“I’m never going to commit to you, but you aren’t allowed to be with anyone else. Now, do you want to go get some coffee?”
Aren’t those the words every girl wants to hear? The words that they have dreamed of being proclaimed to them since they were little and dreaming of Prince Charming? And here I was, the one lucky woman who got to hear them straight from the mouth of the man I had wasted two years on, yet still managed to fall more and more in love with every day.
Then one day, I woke the hell up and shut it the hell down. I was so fed up of devoting my every waking second to making sure he, let’s call him ‘Mac’, was happy, entertained, cared for, and on track with his life. I was tired of being the one that always cleaned up his messes without a single ounce of appreciation. Honestly, I would have been happy with an enthusiastic high-five.
Me and Mac met in my high school Pre-Calculus class. In a class icebreaker game, I had to tell everyone the name of my favorite movie, which was Napoleon Dynamite. I can still remember how he jerked his head up to look at me, like he hadn’t realized I had been sitting next to him for the last fifteen minutes. He looked up at me with astonishment: How could this “Prep” like a movie that I also enjoy? How could anyone else have my sense of humor? Who is this girl? As soon as the icebreaker ended, he turned to me and we talked like we had known each other for years until the end of class. When the bell rang, all the other students were scrambling towards the busses, the parking lots, and after-school activities. Mac; however, was slowly backing down the hallway, trying his hardest to keep the banter we were having going until it was absolutely impossible. Not three minutes after I finally told him to go or he would miss his bus, I got a text from him. “Yo, dis be Mac.” Little did I know that those four little words were the text message equivalent to Pandora’s Box. That night, we texted until I fell asleep mid-conversation, and I woke up with 52 messages from him where he was trying to blow up phone so I would be annoyed the next morning. Unfortunately, those 52 messages did the exact opposite of annoy me, and by the end of the month, I was a goner.

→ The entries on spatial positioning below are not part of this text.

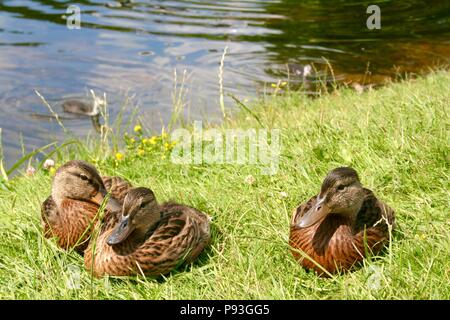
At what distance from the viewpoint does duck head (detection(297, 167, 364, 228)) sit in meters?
3.87

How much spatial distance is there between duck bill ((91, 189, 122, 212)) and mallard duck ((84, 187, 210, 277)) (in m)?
0.34

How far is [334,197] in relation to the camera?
12.7 ft

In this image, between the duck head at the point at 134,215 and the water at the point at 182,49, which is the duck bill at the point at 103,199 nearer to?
the duck head at the point at 134,215

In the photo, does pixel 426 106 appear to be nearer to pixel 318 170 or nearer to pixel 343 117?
pixel 343 117

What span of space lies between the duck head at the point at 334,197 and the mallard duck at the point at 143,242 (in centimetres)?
65

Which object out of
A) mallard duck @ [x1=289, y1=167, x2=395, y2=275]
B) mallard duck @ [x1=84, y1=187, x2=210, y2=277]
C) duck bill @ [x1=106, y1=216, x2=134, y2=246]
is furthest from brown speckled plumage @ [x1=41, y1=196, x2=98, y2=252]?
mallard duck @ [x1=289, y1=167, x2=395, y2=275]

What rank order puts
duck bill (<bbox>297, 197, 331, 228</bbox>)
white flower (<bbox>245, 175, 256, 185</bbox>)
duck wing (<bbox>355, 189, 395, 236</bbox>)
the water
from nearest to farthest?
1. duck bill (<bbox>297, 197, 331, 228</bbox>)
2. duck wing (<bbox>355, 189, 395, 236</bbox>)
3. white flower (<bbox>245, 175, 256, 185</bbox>)
4. the water

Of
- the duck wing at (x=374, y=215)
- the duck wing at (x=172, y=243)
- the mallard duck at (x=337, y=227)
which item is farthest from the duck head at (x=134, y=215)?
the duck wing at (x=374, y=215)

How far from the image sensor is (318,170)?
5.17 meters


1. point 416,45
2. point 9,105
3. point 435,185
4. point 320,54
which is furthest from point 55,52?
point 435,185

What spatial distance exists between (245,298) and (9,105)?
294 inches

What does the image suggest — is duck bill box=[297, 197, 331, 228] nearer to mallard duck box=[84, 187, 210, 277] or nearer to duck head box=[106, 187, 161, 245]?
mallard duck box=[84, 187, 210, 277]

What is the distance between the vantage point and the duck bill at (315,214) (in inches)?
151

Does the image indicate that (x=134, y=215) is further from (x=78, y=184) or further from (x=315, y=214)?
(x=315, y=214)
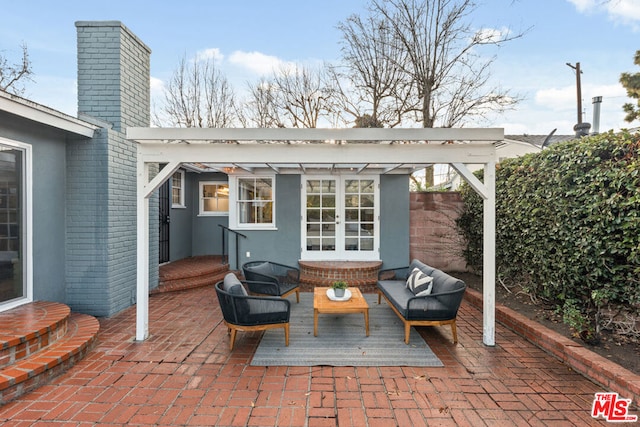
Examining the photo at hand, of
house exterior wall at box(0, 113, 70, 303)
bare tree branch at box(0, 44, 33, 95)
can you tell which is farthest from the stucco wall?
bare tree branch at box(0, 44, 33, 95)

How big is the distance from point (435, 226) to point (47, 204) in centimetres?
744

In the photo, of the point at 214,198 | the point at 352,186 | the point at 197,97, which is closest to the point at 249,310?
the point at 352,186

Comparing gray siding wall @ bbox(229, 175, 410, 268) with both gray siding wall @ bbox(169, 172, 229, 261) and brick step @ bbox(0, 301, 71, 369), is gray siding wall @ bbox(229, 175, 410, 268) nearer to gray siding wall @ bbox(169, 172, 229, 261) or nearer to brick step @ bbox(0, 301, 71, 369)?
gray siding wall @ bbox(169, 172, 229, 261)

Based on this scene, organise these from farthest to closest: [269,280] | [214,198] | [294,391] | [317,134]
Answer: [214,198] → [269,280] → [317,134] → [294,391]

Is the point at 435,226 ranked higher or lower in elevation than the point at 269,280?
higher

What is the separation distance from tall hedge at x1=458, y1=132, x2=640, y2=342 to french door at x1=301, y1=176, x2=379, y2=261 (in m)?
2.92

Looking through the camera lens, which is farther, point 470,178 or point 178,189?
point 178,189

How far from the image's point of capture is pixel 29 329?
2.99m

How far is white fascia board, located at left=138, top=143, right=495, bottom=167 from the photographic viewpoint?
3.56 meters

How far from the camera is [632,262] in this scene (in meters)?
2.97

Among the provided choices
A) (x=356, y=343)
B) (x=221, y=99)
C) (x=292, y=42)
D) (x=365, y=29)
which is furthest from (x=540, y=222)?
(x=221, y=99)

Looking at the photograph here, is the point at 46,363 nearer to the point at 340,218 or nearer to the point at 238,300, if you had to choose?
the point at 238,300

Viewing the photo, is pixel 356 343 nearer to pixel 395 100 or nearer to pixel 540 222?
pixel 540 222

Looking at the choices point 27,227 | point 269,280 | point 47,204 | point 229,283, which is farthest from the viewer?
point 269,280
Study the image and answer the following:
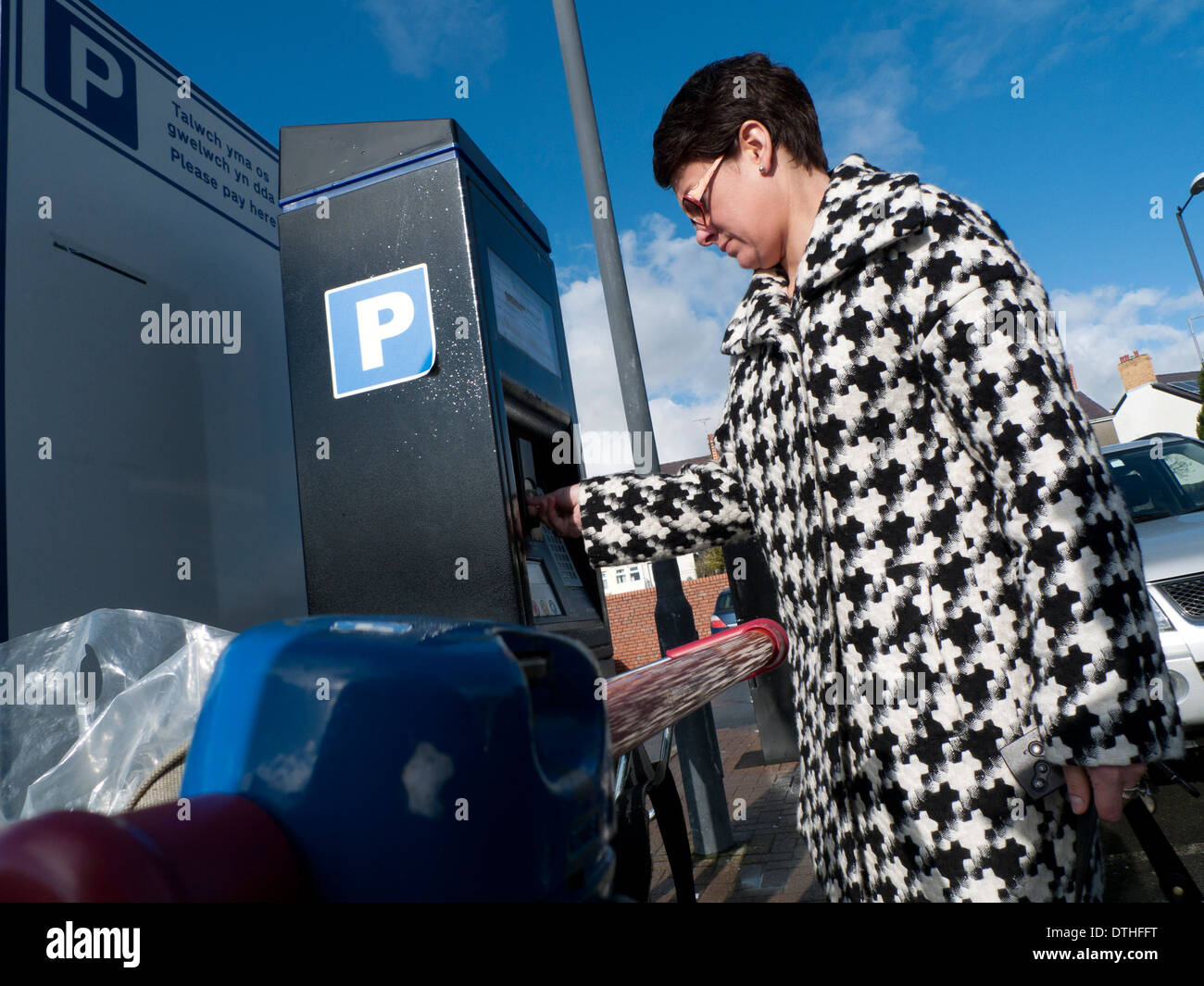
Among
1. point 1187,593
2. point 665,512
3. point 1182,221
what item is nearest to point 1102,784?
point 665,512

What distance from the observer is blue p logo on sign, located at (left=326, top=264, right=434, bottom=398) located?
5.84ft

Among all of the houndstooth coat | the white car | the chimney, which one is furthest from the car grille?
the chimney

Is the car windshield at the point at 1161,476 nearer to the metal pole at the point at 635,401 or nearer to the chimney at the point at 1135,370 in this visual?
the metal pole at the point at 635,401

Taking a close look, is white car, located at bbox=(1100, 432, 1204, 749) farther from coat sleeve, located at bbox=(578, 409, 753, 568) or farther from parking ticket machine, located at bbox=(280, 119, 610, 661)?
parking ticket machine, located at bbox=(280, 119, 610, 661)

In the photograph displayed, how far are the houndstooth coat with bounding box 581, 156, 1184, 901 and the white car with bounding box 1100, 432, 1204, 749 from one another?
2458mm

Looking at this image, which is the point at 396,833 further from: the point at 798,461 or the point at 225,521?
the point at 225,521

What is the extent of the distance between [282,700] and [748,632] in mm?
1227

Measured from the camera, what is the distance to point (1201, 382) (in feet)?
68.6

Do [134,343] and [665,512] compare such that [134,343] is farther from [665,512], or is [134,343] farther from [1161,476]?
[1161,476]

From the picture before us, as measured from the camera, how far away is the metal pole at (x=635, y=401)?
140 inches

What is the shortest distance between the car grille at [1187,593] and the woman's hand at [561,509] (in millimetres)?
3840

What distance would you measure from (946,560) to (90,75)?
242cm
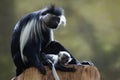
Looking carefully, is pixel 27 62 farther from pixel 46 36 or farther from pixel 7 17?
pixel 7 17

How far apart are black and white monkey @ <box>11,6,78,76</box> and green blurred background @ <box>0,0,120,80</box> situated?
2.01 meters

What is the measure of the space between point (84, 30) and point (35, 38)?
223cm

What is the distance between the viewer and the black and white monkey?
225 cm

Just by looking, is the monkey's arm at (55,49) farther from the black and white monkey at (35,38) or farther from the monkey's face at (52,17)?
the monkey's face at (52,17)

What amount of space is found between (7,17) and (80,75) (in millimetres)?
2546

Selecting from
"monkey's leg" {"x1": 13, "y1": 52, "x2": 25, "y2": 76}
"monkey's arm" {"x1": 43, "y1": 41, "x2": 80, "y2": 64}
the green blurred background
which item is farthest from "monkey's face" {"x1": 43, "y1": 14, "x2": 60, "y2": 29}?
the green blurred background

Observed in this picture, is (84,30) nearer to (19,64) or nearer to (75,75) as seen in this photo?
(19,64)

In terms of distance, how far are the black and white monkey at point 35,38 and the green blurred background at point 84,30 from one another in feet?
6.60

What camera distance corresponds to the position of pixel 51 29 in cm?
238

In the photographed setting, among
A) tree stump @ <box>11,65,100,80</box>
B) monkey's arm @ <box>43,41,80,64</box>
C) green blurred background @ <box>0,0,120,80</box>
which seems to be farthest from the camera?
green blurred background @ <box>0,0,120,80</box>

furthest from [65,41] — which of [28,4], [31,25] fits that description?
[31,25]

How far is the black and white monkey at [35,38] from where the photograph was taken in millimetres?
A: 2250

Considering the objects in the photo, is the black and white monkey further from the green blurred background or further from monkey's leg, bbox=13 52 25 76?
the green blurred background

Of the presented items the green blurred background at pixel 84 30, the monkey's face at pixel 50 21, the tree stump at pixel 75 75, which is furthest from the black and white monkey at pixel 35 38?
the green blurred background at pixel 84 30
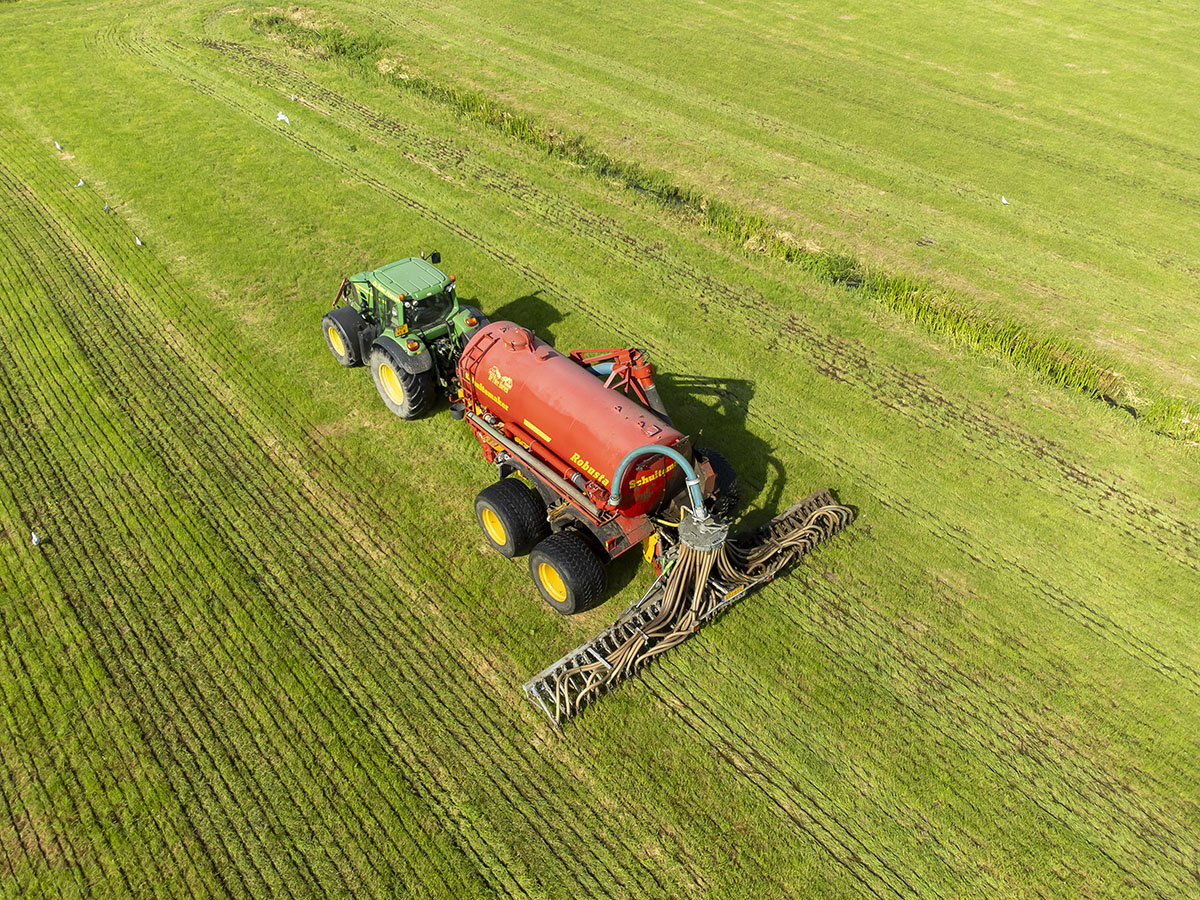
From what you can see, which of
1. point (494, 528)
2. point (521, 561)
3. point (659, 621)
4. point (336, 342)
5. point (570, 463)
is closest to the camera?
point (659, 621)

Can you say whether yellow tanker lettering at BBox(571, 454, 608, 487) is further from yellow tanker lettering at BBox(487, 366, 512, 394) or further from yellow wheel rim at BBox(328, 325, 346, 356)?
yellow wheel rim at BBox(328, 325, 346, 356)

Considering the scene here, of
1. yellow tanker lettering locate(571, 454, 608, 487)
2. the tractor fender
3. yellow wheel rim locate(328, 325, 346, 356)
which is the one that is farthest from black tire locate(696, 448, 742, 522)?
yellow wheel rim locate(328, 325, 346, 356)

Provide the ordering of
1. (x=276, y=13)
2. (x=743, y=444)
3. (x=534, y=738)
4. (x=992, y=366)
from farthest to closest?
(x=276, y=13)
(x=992, y=366)
(x=743, y=444)
(x=534, y=738)

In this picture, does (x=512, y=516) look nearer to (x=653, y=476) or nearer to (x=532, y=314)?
(x=653, y=476)

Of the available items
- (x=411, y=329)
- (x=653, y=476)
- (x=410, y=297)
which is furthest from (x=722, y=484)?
(x=410, y=297)

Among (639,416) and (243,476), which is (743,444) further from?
(243,476)

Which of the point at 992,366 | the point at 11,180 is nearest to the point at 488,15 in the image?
the point at 11,180

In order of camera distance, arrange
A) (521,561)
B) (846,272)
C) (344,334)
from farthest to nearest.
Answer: (846,272), (344,334), (521,561)
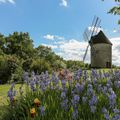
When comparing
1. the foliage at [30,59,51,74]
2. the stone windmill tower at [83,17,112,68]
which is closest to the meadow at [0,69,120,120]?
the foliage at [30,59,51,74]

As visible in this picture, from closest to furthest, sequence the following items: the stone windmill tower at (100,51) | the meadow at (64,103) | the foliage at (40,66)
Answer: the meadow at (64,103) → the foliage at (40,66) → the stone windmill tower at (100,51)

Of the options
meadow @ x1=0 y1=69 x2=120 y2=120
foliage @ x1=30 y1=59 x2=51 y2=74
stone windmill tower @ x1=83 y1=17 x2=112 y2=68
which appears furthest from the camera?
stone windmill tower @ x1=83 y1=17 x2=112 y2=68

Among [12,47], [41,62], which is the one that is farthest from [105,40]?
[41,62]

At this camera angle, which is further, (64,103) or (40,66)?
(40,66)

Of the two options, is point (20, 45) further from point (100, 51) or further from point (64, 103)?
point (64, 103)

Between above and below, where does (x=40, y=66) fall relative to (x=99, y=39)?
below

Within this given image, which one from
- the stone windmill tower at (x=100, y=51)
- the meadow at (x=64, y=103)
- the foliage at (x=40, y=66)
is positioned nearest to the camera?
the meadow at (x=64, y=103)

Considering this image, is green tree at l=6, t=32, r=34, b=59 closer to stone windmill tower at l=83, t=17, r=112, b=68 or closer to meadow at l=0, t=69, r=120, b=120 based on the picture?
stone windmill tower at l=83, t=17, r=112, b=68

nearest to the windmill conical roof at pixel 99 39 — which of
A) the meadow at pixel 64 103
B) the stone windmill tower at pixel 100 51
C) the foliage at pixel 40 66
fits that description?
the stone windmill tower at pixel 100 51

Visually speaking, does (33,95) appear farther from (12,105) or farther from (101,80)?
(101,80)

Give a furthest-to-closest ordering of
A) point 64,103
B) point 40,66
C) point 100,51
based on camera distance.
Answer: point 100,51
point 40,66
point 64,103

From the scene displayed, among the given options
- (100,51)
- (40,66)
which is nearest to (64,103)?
(40,66)

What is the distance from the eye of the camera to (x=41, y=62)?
3123 centimetres

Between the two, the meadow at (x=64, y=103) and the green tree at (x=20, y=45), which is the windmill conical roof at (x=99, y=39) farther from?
the meadow at (x=64, y=103)
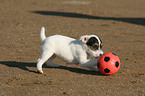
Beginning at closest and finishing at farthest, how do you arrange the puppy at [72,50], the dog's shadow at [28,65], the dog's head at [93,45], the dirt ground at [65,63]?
the dirt ground at [65,63], the dog's head at [93,45], the puppy at [72,50], the dog's shadow at [28,65]

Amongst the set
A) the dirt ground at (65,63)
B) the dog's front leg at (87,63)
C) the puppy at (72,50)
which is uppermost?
the puppy at (72,50)

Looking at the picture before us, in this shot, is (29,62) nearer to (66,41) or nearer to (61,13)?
(66,41)

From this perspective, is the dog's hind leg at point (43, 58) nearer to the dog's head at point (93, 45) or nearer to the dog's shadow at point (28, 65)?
the dog's shadow at point (28, 65)

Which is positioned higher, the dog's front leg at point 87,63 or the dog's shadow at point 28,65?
the dog's front leg at point 87,63

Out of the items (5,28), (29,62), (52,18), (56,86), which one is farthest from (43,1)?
(56,86)

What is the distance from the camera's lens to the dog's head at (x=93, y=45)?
25.0 ft

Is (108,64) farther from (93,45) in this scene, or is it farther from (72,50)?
(72,50)

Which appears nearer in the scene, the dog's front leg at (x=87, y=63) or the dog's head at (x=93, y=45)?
the dog's head at (x=93, y=45)

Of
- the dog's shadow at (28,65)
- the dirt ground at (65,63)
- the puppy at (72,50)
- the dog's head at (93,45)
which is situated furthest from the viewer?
the dog's shadow at (28,65)

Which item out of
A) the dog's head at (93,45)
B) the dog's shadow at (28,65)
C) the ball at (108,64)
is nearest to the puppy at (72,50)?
the dog's head at (93,45)

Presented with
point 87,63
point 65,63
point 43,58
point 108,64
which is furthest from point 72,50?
point 65,63

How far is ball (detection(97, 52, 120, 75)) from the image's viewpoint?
300 inches

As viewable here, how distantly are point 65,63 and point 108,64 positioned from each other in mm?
1902

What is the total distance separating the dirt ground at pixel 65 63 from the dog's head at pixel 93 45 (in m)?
0.60
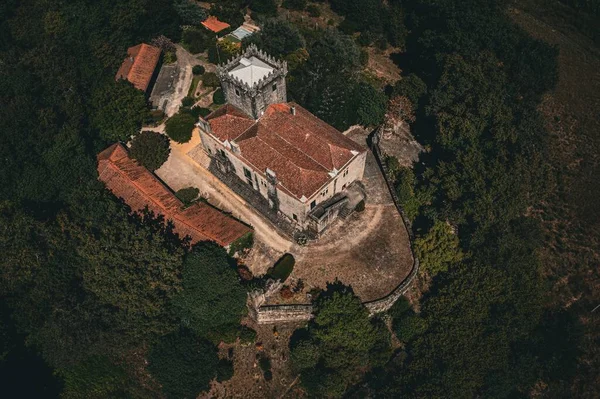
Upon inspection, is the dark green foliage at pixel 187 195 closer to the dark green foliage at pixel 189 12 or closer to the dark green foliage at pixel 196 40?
the dark green foliage at pixel 196 40

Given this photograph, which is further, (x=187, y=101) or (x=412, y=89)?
(x=412, y=89)

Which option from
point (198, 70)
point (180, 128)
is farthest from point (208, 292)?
point (198, 70)

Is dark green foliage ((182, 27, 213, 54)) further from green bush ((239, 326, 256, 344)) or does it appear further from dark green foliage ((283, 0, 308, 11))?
green bush ((239, 326, 256, 344))

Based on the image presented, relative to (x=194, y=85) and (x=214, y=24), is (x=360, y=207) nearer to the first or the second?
(x=194, y=85)

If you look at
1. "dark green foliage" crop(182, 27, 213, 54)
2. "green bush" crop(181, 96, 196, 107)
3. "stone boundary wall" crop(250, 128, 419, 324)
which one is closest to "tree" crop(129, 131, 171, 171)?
"green bush" crop(181, 96, 196, 107)

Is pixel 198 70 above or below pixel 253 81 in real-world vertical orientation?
below

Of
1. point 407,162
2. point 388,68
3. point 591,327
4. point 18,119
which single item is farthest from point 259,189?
point 591,327
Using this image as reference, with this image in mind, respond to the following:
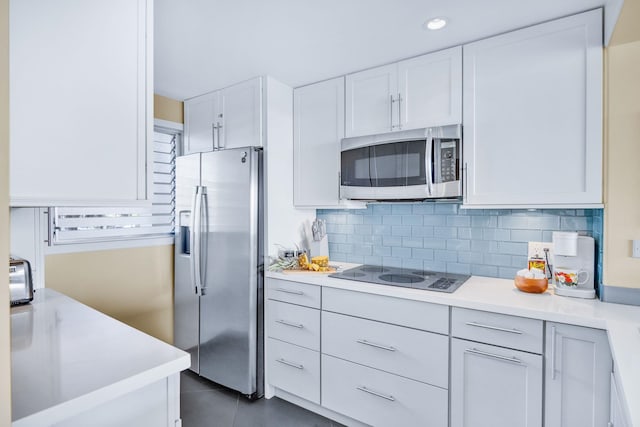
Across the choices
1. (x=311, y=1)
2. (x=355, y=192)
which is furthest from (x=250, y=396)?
(x=311, y=1)

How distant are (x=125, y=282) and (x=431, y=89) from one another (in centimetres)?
269

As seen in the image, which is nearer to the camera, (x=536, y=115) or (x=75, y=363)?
(x=75, y=363)

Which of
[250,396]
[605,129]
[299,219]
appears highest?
[605,129]

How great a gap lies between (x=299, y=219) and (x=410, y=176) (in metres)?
1.06

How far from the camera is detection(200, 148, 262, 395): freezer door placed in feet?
8.28

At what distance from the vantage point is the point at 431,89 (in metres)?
2.20

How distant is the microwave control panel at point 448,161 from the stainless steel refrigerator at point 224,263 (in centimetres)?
126

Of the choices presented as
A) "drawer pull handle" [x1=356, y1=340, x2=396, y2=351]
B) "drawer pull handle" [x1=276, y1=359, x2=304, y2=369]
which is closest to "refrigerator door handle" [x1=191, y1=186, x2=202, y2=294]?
"drawer pull handle" [x1=276, y1=359, x2=304, y2=369]

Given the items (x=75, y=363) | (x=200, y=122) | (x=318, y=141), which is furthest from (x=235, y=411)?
(x=200, y=122)

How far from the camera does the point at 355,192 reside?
2.46 metres

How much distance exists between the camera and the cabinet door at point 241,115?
2.64 meters

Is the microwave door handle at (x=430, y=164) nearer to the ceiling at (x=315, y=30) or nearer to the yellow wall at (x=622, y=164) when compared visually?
the ceiling at (x=315, y=30)

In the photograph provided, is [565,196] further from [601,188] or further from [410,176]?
[410,176]

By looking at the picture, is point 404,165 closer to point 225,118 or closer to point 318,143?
point 318,143
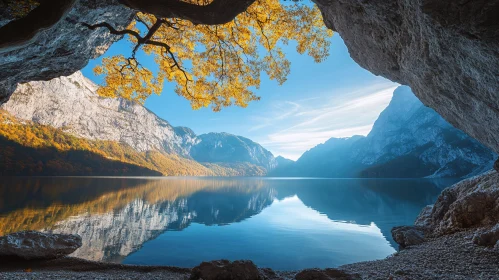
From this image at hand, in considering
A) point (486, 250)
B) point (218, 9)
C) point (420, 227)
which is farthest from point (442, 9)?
point (420, 227)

I spent the next two years becoming very close with his group of friends, spending time with his parents, taking care of him while he had his wisdom teeth out, being his groupie whenever his band had a gig, and going downtown every weekend because it was his favorite place to go. On those days, we would spend twelve hours minimum together, so naturally I grew to be an integral part of his life. I had everyone in his family’s numbers because they knew that if they couldn’t get him to answer the phone, I would. I drove his father to pick up his truck at the U-Haul. I took selfies with his mother. I picked four leaf clovers with his grandmother. I knew every single one of his secrets, his hopes and dreams, his fears, and his self-destructive ways. Everyone in his family saw how much I meant to him and how happy I made him when we were together. On one particular camping trip, when Mac had stepped out of the tent for his morning smoke, one of our mutual friends looked over at me and said, “I wish he would just go ahead and marry you. I only ever see him this held-together when you are by his side.” I knew, though, in my heart of hearts, that he was what had been slowly destroying me. He was the reason I was always coming home smelling like Marlboros and sitting quietly on the couch because I was pretending not to know that he was out with another girl. I gave him everything he could have ever wanted or needed for the next year and a half, clinging to every grin and promise of his love for me.
It is now September and I have not spoken a single word to him since the night I sat in my church parking lot so that I could cry and scream over the phone at him in privacy. He begged me not to do this- not to end what we had worked so hard to build. I reminded him that I had built it all. That it was too late for him to realize just how much he needed me.
He whispered into the phone: “I hope a few years down the line that we can catch up. I want to know what you’re doing. I want you to come back.” The last words I ever said to him, the boy I had worshipped, were, “Maybe. I’m not sure if I can ever do this again.” He sniffed. He let out a shaky sigh. His voice cracked when he said, “I love you. I will talk to you later.” I went home and ate a string cheese.